■ **PASSAGE SHOWN**:
-------
‹ go back

Metadata and You.

Published 14 November 2021 at Yours, Kewbish. 2,195 words. Subscribe via RSS.


Recently, I’ve started pondering the tools-for-thought phenomena again, but perhaps in a more meta way. From what I’ve noticed on Twitter (at least for the short amount of time that I’ve been checking content from it), there’s been a trend over the past couple years with the explosion of popularity of apps like Roam Research, Obsidian, Logseq, Notion, Workflowy, Anki, or the myriad of other apps that solve a major pain point for a lot of people: the management, and meta-management of knowledge. Here, I’d like to focus on the meta-management aspect of this a bit. I’ve noticed a lot of the tools rapidly gaining popularity and (appear to be) pushing the forefront of human-computing interfaces have a shared trait in common: they’re all in essence ways to manipulate metadata.

Metadata and knowledge can sometimes blend together, likely a result of metadata-deficient systems where a majority of the knowledge was spent on cross-labelling itself in lieu of proper metadata. When I reference metadata, I’m talking about not the juicy knowledge itself, but the trail of breadcrumbs leading to it - the labels, the categorizations, and the aliases. Things like ’time last modified’, ’time created’1, and other custom labels all fall under the umbrella of metadata. There’re also actions associated with that metadata, like advanced regex-based searching, filtering by tag or label, alternate ‘slices’ of data. The apps I’ve mentioned above all extend or have significantly innovated and built features connected to metadata. Roam, likely one of the more popular examples, has their famous tag and linking system. Click on a little hashtagged bit of context, and you’re teleported to a page full of other mentions of the same topic - the very alternate ‘slicing’ of data I’ve just mentioned.

Metadata is the apparent solution to the categorization problem, and what appeals so powerfully to the part of the human brain that craves neat little boxes. The issue with software is that it’s generally not hyperpersonalizable. Settings can’t be tweaked in every single little way that all the different workflows and people using the app demand - core feature development would stall to a standstill, and devs would spend more time implementing personalizations than concrete tools. But people still want to create their own little classifications, and make the app theirs. Metadata here is the fix - at least, for most people. Some users might feel overwhelmed (look at the hours of ‘get started with Notion’ videos and the pages of questions about certain tweaks), but on average, I’d say that most people generally approve of this ability. Less personalization-focused people can simply overlook the metadata, or implement just the core basics. Power users, on the other hand, can use custom fields and metadata to their heart’s content - just look at the magic people pull off with Notion databases.

I’ve been thinking a lot recently about tools for thought, and their first principles. What are the majority of lauded apps rooted in? What trends and tendances is society looking for in popular apps? In this post, I’d like to share some of my realizations (well, that’s a strong word) about the space and the role metadata plays in our knowledge interactions.
-------
■ **MATERIAL PROVIDED**:
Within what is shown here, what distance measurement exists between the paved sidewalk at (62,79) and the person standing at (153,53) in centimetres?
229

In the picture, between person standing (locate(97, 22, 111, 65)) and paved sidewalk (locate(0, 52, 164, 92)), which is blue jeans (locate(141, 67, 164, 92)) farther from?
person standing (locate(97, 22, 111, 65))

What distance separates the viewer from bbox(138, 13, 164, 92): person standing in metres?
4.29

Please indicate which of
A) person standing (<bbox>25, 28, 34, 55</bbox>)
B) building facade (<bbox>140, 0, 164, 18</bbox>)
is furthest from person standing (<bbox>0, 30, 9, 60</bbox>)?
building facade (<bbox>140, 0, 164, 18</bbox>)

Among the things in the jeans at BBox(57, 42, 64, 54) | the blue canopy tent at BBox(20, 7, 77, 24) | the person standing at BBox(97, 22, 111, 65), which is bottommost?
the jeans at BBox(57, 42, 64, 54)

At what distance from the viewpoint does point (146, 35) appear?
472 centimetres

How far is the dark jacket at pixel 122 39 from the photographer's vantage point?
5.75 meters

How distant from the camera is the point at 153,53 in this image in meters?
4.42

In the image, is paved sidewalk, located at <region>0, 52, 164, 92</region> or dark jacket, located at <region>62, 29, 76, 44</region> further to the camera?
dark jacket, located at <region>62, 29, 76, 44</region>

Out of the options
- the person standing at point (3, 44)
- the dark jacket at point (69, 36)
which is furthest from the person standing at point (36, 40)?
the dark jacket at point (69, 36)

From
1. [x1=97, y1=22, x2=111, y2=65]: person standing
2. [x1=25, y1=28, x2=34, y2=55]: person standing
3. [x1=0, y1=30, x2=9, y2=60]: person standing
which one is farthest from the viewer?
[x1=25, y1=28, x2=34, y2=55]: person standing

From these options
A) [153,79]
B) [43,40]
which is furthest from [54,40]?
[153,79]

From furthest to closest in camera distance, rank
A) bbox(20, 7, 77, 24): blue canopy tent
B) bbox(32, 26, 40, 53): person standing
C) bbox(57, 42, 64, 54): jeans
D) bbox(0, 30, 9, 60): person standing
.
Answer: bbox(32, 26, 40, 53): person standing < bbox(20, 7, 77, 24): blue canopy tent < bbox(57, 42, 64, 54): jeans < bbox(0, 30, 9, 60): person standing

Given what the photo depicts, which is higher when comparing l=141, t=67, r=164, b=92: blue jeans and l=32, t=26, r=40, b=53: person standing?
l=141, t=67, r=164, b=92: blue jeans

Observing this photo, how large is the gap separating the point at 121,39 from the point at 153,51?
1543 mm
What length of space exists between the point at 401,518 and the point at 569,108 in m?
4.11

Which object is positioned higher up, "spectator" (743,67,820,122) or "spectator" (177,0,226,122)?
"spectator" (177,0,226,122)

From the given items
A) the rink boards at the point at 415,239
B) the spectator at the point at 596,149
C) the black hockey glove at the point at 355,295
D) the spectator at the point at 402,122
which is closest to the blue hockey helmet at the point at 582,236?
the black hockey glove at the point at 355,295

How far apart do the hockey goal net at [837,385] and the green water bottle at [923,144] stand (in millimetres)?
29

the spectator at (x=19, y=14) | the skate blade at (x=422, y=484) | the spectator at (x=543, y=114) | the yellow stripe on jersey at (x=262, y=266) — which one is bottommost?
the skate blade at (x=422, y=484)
-------
■ **SHORT EXERCISE 1**: Please translate this sentence from the metadata post into Spanish: "The issue with software is that it’s generally not hyperpersonalizable."
■ **SHORT EXERCISE 2**: Return the part of the metadata post starting with "I’ve been thinking" and going on through "our knowledge interactions.", copied word for word.
The entries come from a different source than the metadata post.

■ **FULL OUTPUT 1**: El problema del software es que, por lo general, no es hiperpersonalizable.

■ **FULL OUTPUT 2**:
I’ve been thinking a lot recently about tools for thought, and their first principles. What are the majority of lauded apps rooted in? What trends and tendances is society looking for in popular apps? In this post, I’d like to share some of my realizations (well, that’s a strong word) about the space and the role metadata plays in our knowledge interactions.